--- START ---
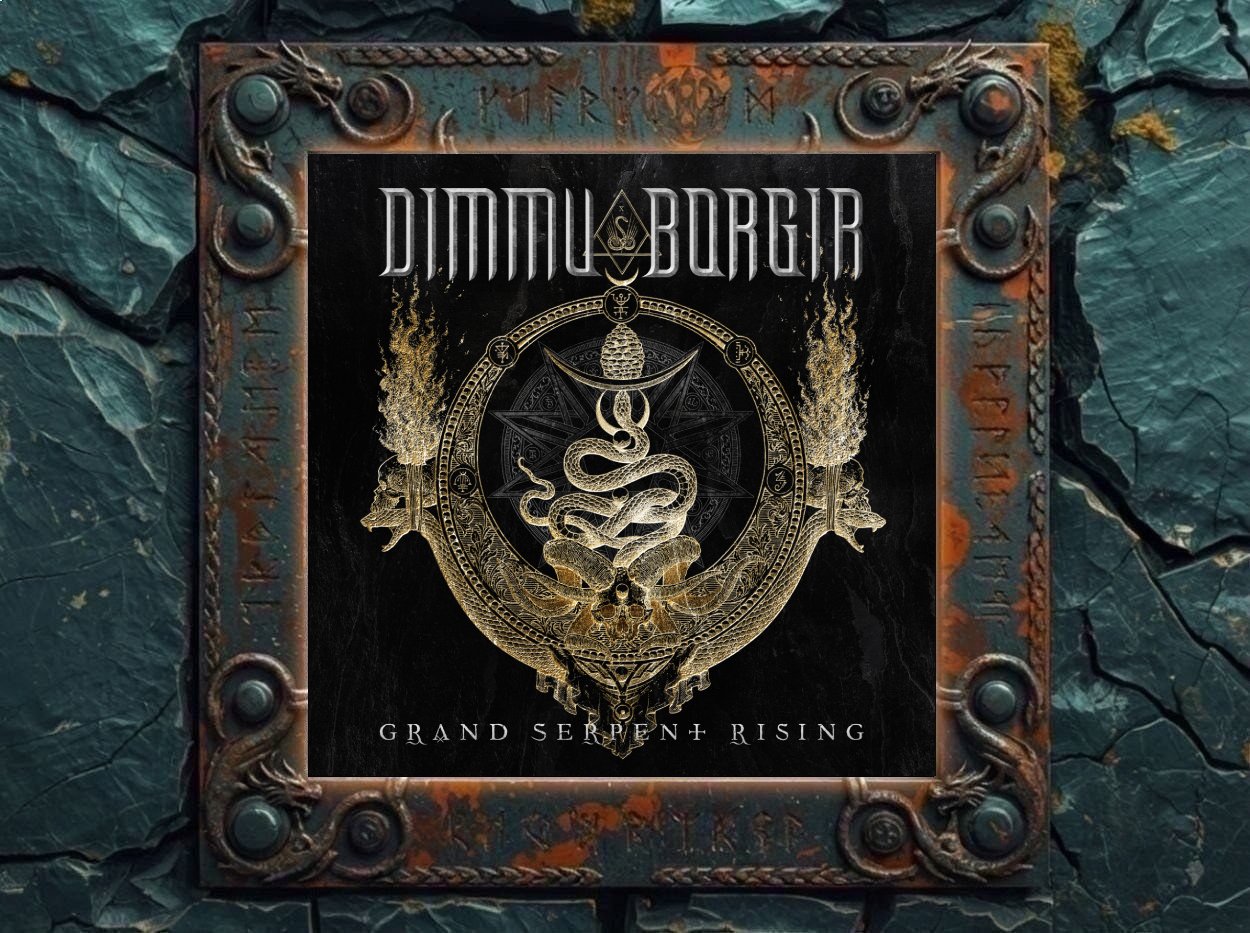 Albumcover von Dimmu Borgir – Grand Serpent Rising: Schwarzes, goldverziertes Symphonic-Black-Metal-Cover mit großem Dimmu-Borgir-Logo am oberen Rand. Im Zentrum steht ein okkultes Rundsymbol mit verschlungener Schlange, Hörnern, Knochenformen und ritueller Geometrie. Links und rechts steigen goldene Feuerformen auf, der Hintergrund wirkt dunkel, steinern und zeremoniell.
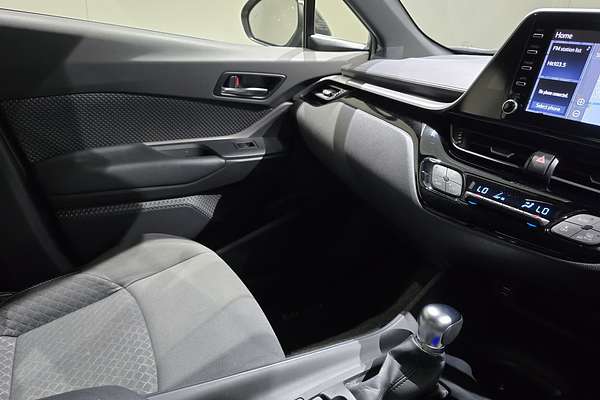 2023 Toyota C-HR GXL NGX10R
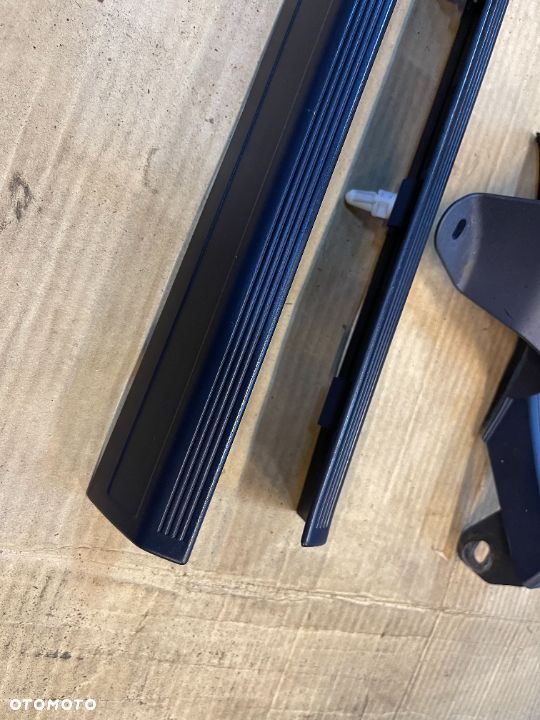 Listwy na progi niebieskie progi Bmw e38 super stan - 4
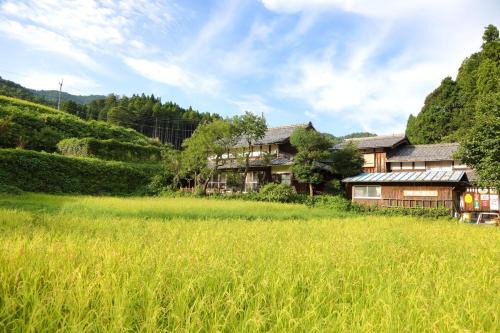 Takashima House | Discover 棚田ハウス: Pet-Friendly Getaway with Hot Tub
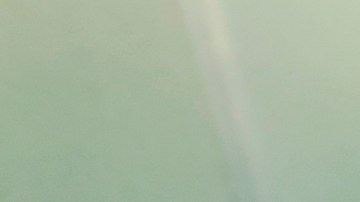 José y su esposa Esperanza muestran orgullosos y felices sus tarjetas de residencia. (Aurelia Ventura/ La Opinión)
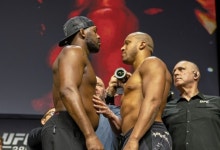 UFC 285 존 존스 112kg 계체 통과, 헤비급 데뷔전 준비 완료 ··· 간은 내게 안돼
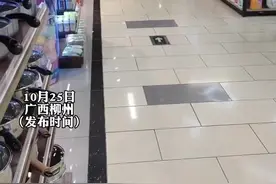 一超市猪肉打折，大爷大妈们百米冲刺式狂奔抢购图片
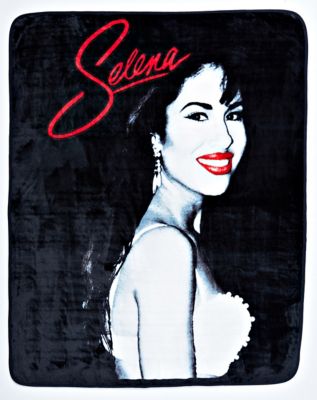 Selena Fleece Blanket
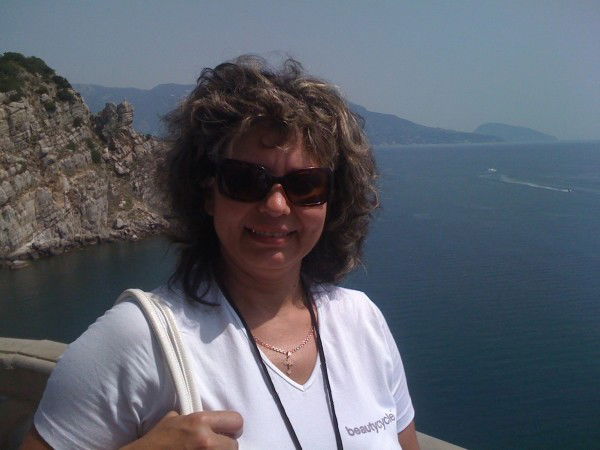 Елена Елена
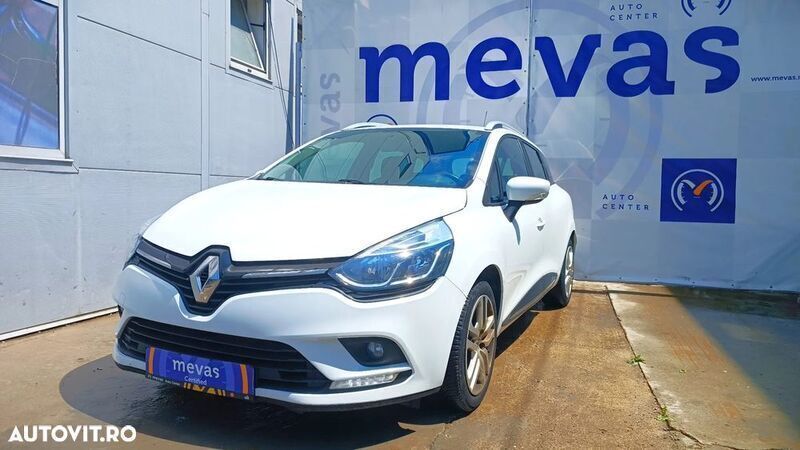 Alb Utilizat 2020 Renault Clio GrandTour Zen Break | 7.950 EUR (Preț OK) - Imagine 1/4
--- END ---
Exact reproduction is required. Output only the lines from the one with "一超市猪肉打折，大爷大妈们百米冲刺式狂奔抢购图片" through the end of the listing above, both ends included, and no pictures.

 一超市猪肉打折，大爷大妈们百米冲刺式狂奔抢购图片
 Selena Fleece Blanket
 Елена Елена
 Alb Utilizat 2020 Renault Clio GrandTour Zen Break | 7.950 EUR (Preț OK) - Imagine 1/4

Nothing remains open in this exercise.